We collected eye tracking data using EyeWorks Suite (v. 3.12.5395.30517) on a DELL Precision T3600 using Windows 7 operating system on an Intel Xeon CPU E5-1603 0 @ 2.80 GHz with 8 GB of RAM. All stimuli were presented at a resolution of 1280 × 1024 on a DELL 19” LCD monitor. We utilized a 60 Hz FOVIO eye-tracker manufactured by Seeing Machines and verified calibration through a five-point calibration procedure in EyeWorks Record prior to the task. Calibration was considered sufficient if the dot following the eye movement trajectory was sustained (indicating that the eye movement monitor was not losing tracking) and if the calibration dot was accurate (falling on the calibration check targets at the center and corners of the screen when the participant was instructed to look at them, with inaccuracy of up to one centimeter for the upper two corner targets). The eye-tracker was located between 9.5 cm and 8 cm beneath the bottom of the viewing screen. Following calibration, participants completed the task as described above, and in Fig. 1.

***

Continue the description of the eye-tracking setup with the next part, starting right after its final sentence.

Given information:

***

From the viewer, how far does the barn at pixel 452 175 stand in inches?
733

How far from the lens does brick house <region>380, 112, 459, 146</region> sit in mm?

***

Solved exercise:
After completing this task, the FOVIO was recalibrated before moving on to a Smooth Pursuit task. As this task is not pertinent to this article, it is not discussed further but is described in [27]. Upon completion of this task, the experimental portion of the study was complete and subjects discussed the study with the experimenter before leaving. From consent to debriefing, the study duration spanned roughly 45 min.

3 Results

Fixations were classified as relating to ambient or focal attention using the K-Coefficient [23], which was calculated for each fixation using the difference between the standardized values (z-scores) of the duration of the current fixation (di) and subsequent saccade amplitude (ai + 1), as such:

$$ K_{i} = \frac{{d_{i - } \mu_{d} }}{{\sigma_{d} }} - \frac{{a_{i + 1} - \mu_{a} }}{{\sigma_{a} }},\quad i \in [1,n - 1] $$
(1)

In this equation, µ d and σ d represent the mean and standard deviation, respectively, of the fixation duration while µ a and σ a represent the mean and standard deviation, respectively, of the saccade amplitude, computed over all n fixations. Positive values therefore represent a relatively long fixation followed by a relatively short saccade, indicative of focal attention for that fixation. Conversely, negative values represent a relatively short fixation followed by a relatively long saccade, indicative of a state of ambient attention for that fixation. Similar to prior research [17], scanpaths with less than four total fixations were excluded from analyses. In addition, the first fixation for a given trial was removed from analysis to compensate for the effect of the fixation cross which biases first fixations toward the center of the screen.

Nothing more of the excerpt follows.